### [TASK DETAILS]
Restate the whole of the data verbatim, omitting nothing.

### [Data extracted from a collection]

----------------------------------------

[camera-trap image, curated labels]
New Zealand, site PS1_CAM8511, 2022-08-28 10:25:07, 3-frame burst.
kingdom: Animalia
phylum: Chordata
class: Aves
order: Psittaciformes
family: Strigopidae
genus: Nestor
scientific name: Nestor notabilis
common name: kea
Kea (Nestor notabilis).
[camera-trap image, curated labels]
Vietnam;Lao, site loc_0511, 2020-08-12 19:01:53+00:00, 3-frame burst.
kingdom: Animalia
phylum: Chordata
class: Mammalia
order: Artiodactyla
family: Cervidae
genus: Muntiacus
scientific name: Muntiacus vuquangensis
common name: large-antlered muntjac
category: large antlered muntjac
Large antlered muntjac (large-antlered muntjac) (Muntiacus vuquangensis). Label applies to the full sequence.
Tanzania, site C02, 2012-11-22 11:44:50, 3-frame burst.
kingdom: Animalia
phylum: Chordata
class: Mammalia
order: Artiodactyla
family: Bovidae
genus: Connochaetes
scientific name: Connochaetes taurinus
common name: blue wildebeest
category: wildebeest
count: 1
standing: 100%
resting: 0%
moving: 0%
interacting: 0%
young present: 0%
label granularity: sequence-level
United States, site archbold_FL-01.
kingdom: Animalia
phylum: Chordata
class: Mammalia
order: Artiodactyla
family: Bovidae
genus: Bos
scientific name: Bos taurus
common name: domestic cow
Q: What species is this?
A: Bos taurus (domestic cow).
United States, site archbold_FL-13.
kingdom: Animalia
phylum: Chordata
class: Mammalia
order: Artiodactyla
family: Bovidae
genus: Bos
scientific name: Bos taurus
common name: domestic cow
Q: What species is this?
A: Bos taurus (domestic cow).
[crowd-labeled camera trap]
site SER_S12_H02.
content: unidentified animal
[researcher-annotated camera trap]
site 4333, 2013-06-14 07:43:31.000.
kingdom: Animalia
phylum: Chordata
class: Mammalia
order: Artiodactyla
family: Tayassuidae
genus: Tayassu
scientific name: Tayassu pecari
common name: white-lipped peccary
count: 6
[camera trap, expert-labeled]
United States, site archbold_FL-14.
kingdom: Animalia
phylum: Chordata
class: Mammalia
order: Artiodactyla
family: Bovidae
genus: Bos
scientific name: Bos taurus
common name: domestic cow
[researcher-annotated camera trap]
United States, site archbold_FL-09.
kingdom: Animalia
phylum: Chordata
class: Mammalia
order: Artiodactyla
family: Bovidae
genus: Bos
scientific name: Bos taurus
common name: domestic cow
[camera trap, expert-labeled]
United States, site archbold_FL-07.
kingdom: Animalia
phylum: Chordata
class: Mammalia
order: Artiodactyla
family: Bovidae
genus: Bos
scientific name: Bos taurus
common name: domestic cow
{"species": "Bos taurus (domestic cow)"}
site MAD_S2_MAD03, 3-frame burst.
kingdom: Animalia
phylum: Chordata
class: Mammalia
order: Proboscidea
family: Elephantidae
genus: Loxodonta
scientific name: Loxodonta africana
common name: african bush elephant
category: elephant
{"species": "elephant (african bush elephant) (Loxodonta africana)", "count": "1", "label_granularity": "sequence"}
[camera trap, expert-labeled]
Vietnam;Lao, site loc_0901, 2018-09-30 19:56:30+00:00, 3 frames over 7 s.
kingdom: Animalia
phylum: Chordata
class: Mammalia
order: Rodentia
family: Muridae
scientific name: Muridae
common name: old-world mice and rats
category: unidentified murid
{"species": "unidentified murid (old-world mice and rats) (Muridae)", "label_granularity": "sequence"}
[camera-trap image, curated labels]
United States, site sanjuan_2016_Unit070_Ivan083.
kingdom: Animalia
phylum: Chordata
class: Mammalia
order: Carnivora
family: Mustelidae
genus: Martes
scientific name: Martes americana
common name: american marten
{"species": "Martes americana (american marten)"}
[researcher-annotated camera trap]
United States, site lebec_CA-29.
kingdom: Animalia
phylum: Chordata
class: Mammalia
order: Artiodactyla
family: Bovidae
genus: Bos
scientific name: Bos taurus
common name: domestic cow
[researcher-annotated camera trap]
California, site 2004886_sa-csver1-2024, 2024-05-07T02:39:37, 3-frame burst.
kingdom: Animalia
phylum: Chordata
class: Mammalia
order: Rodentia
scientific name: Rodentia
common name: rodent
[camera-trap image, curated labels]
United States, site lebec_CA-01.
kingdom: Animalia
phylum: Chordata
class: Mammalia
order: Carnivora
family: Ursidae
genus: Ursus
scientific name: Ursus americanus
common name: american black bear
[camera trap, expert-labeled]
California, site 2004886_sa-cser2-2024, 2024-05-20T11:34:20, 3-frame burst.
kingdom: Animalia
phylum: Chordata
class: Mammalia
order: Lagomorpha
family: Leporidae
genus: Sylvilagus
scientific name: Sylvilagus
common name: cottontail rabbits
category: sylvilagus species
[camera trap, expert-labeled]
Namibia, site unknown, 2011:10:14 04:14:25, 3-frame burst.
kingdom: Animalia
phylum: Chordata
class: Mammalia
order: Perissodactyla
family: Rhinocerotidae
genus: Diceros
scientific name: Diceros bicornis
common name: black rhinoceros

----------------------------------------

### [SOLUTION]
[camera-trap image, curated labels]
New Zealand, site PS1_CAM8511, 2022-08-28 10:25:07, 3-frame burst.
kingdom: Animalia
phylum: Chordata
class: Aves
order: Psittaciformes
family: Strigopidae
genus: Nestor
scientific name: Nestor notabilis
common name: kea
Kea (Nestor notabilis).
[camera-trap image, curated labels]
Vietnam;Lao, site loc_0511, 2020-08-12 19:01:53+00:00, 3-frame burst.
kingdom: Animalia
phylum: Chordata
class: Mammalia
order: Artiodactyla
family: Cervidae
genus: Muntiacus
scientific name: Muntiacus vuquangensis
common name: large-antlered muntjac
category: large antlered muntjac
Large antlered muntjac (large-antlered muntjac) (Muntiacus vuquangensis). Label applies to the full sequence.
Tanzania, site C02, 2012-11-22 11:44:50, 3-frame burst.
kingdom: Animalia
phylum: Chordata
class: Mammalia
order: Artiodactyla
family: Bovidae
genus: Connochaetes
scientific name: Connochaetes taurinus
common name: blue wildebeest
category: wildebeest
count: 1
standing: 100%
resting: 0%
moving: 0%
interacting: 0%
young present: 0%
label granularity: sequence-level
United States, site archbold_FL-01.
kingdom: Animalia
phylum: Chordata
class: Mammalia
order: Artiodactyla
family: Bovidae
genus: Bos
scientific name: Bos taurus
common name: domestic cow
Q: What species is this?
A: Bos taurus (domestic cow).
United States, site archbold_FL-13.
kingdom: Animalia
phylum: Chordata
class: Mammalia
order: Artiodactyla
family: Bovidae
genus: Bos
scientific name: Bos taurus
common name: domestic cow
Q: What species is this?
A: Bos taurus (domestic cow).
[crowd-labeled camera trap]
site SER_S12_H02.
content: unidentified animal
[researcher-annotated camera trap]
site 4333, 2013-06-14 07:43:31.000.
kingdom: Animalia
phylum: Chordata
class: Mammalia
order: Artiodactyla
family: Tayassuidae
genus: Tayassu
scientific name: Tayassu pecari
common name: white-lipped peccary
count: 6
[camera trap, expert-labeled]
United States, site archbold_FL-14.
kingdom: Animalia
phylum: Chordata
class: Mammalia
order: Artiodactyla
family: Bovidae
genus: Bos
scientific name: Bos taurus
common name: domestic cow
[researcher-annotated camera trap]
United States, site archbold_FL-09.
kingdom: Animalia
phylum: Chordata
class: Mammalia
order: Artiodactyla
family: Bovidae
genus: Bos
scientific name: Bos taurus
common name: domestic cow
[camera trap, expert-labeled]
United States, site archbold_FL-07.
kingdom: Animalia
phylum: Chordata
class: Mammalia
order: Artiodactyla
family: Bovidae
genus: Bos
scientific name: Bos taurus
common name: domestic cow
{"species": "Bos taurus (domestic cow)"}
site MAD_S2_MAD03, 3-frame burst.
kingdom: Animalia
phylum: Chordata
class: Mammalia
order: Proboscidea
family: Elephantidae
genus: Loxodonta
scientific name: Loxodonta africana
common name: african bush elephant
category: elephant
{"species": "elephant (african bush elephant) (Loxodonta africana)", "count": "1", "label_granularity": "sequence"}
[camera trap, expert-labeled]
Vietnam;Lao, site loc_0901, 2018-09-30 19:56:30+00:00, 3 frames over 7 s.
kingdom: Animalia
phylum: Chordata
class: Mammalia
order: Rodentia
family: Muridae
scientific name: Muridae
common name: old-world mice and rats
category: unidentified murid
{"species": "unidentified murid (old-world mice and rats) (Muridae)", "label_granularity": "sequence"}
[camera-trap image, curated labels]
United States, site sanjuan_2016_Unit070_Ivan083.
kingdom: Animalia
phylum: Chordata
class: Mammalia
order: Carnivora
family: Mustelidae
genus: Martes
scientific name: Martes americana
common name: american marten
{"species": "Martes americana (american marten)"}
[researcher-annotated camera trap]
United States, site lebec_CA-29.
kingdom: Animalia
phylum: Chordata
class: Mammalia
order: Artiodactyla
family: Bovidae
genus: Bos
scientific name: Bos taurus
common name: domestic cow
[researcher-annotated camera trap]
California, site 2004886_sa-csver1-2024, 2024-05-07T02:39:37, 3-frame burst.
kingdom: Animalia
phylum: Chordata
class: Mammalia
order: Rodentia
scientific name: Rodentia
common name: rodent
[camera-trap image, curated labels]
United States, site lebec_CA-01.
kingdom: Animalia
phylum: Chordata
class: Mammalia
order: Carnivora
family: Ursidae
genus: Ursus
scientific name: Ursus americanus
common name: american black bear
[camera trap, expert-labeled]
California, site 2004886_sa-cser2-2024, 2024-05-20T11:34:20, 3-frame burst.
kingdom: Animalia
phylum: Chordata
class: Mammalia
order: Lagomorpha
family: Leporidae
genus: Sylvilagus
scientific name: Sylvilagus
common name: cottontail rabbits
category: sylvilagus species
[camera trap, expert-labeled]
Namibia, site unknown, 2011:10:14 04:14:25, 3-frame burst.
kingdom: Animalia
phylum: Chordata
class: Mammalia
order: Perissodactyla
family: Rhinocerotidae
genus: Diceros
scientific name: Diceros bicornis
common name: black rhinoceros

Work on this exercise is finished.